Track: Any other Industrial Engineering and Operations Management related topics
Abstract
The work measurement standard of a given work is determined from the standard operating procedure of the work at hand, as well as from a work study program that captures the time taken to carry out all related activities. The activities must be both ‘capture-able’ and ‘analyzable’ in order to set the standard time, where specific values are assigned to defined time elements. Conventional assembly production works are routine, repeatable, have discrete cycle times, and have predictable patterns of execution as per the operating specifications. For this type of work, time studies (also known as ‘pre-determined time methods’) are able to capture and analyze time elements efficiently. However, factory works have become increasingly sophisticated and non-conventional. Many portions of the work now possess opposite characteristics of the aforementioned, to the extent that conventional work measurement methods are no longer efficient in the development of the appropriate work measurement standards.

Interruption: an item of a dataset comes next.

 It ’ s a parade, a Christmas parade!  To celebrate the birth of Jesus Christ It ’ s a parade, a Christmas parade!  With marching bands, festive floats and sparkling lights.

In this paper, case studies are used to describe six characteristic attributes of time elements and the pertinent mapping of work measurement methods in a ‘data capture-able versus data analyzable’ quadrant, which can be used in the development of work measurement standards of non-conventional factory works. The purpose of the paper is to provide an insight of the capture-ability and analyzability of work data. This may prove useful in future workforce models, which are becoming more integrated in terms of ‘digital and human’ patterns rather than the routine human-only operations.